Czułem się zrelaksowany. Energetyzowany. Być może nawet egzorcyzmowane z wewnętrznych demonów, które wywołały mnie do porównania, szepcząc, że nie jestem wystarczająco dobry, wystarczająco wdzięczny, wystarczająco duchowy, wystarczająco cienki, aby zrobić jogę. Te kobiety, te nauczyciele, czuły się gościnne, a może w końcu się witałem. Czułem się dobrze, aby zrobić wszystko, do czego byłem zdolny, niepewna równowaga niech bądź cholernie i pozwolić sobie na przynależność.

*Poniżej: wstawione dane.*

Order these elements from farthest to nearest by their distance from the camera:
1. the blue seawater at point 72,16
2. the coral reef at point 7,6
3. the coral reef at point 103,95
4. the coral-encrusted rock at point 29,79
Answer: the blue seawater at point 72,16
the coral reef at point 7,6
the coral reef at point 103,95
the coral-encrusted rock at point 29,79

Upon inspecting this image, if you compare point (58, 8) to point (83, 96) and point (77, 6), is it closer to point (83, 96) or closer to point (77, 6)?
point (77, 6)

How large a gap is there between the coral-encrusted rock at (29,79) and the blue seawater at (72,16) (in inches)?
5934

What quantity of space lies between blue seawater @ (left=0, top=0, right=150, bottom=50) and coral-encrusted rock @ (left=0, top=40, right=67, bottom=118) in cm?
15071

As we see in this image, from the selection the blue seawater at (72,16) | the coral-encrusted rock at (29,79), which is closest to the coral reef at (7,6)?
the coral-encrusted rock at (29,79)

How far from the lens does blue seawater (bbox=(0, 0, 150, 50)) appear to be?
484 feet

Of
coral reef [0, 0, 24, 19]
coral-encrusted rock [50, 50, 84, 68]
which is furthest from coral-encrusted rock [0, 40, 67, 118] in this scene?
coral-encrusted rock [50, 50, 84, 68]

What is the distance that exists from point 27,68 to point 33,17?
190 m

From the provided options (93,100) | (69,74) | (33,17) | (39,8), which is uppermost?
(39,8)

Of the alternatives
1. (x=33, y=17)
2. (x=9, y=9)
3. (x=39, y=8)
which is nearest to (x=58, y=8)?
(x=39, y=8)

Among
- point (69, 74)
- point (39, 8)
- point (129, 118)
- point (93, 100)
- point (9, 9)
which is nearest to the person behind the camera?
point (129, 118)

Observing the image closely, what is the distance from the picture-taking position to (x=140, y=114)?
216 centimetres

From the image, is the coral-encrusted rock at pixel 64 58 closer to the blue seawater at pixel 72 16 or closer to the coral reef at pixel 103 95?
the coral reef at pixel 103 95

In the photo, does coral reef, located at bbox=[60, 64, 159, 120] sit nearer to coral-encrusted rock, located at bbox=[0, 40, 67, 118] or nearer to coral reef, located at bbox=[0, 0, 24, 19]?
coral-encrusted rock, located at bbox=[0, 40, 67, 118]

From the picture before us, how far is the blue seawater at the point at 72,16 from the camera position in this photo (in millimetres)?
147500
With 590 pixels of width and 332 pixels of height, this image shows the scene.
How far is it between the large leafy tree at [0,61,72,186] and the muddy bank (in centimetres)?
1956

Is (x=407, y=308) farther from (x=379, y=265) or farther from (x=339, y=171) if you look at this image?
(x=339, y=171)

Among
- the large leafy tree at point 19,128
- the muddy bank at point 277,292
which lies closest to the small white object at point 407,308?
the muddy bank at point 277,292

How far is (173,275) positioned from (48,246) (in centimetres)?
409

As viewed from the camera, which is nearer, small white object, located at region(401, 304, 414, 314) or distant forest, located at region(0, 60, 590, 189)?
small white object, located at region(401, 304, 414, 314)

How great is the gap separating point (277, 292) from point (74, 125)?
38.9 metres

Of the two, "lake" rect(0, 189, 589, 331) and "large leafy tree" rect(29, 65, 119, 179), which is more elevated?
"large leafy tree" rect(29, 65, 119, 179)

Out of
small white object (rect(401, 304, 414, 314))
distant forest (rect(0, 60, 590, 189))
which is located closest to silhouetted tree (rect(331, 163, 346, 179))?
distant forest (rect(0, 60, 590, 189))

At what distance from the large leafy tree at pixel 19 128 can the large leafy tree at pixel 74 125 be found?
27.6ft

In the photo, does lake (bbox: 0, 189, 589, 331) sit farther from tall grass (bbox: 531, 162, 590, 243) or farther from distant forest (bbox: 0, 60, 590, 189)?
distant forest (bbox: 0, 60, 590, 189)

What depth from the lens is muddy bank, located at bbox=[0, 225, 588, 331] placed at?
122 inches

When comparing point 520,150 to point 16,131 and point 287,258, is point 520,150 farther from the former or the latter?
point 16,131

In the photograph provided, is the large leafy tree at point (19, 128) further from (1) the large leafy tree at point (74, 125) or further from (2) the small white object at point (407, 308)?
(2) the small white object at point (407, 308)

Więc jak ci się spodoba? Później zapytał mój przyjaciel, a następnie przyciągnął mnie, aby przedstawić mnie innym uczniowi. Powiedziała jej nowy tutaj w mieście. Mieszka na mojej ulicy. Po spotkaniu z kilkoma innymi (najwyraźniej nikt nie odczuwał chęci natychmiastowego odejścia), podążyłem za moim nowym przyjacielem jogi w ciemność, wzywając kilka pożegnania, chłodne nocne powietrze relaksujące moją wilgotną skórę. Kiedy wysadziła mnie do moich drzwi, zapytała, jogę w następny poniedziałek? I nie zawahałem się, zanim powiedziałem „tak”.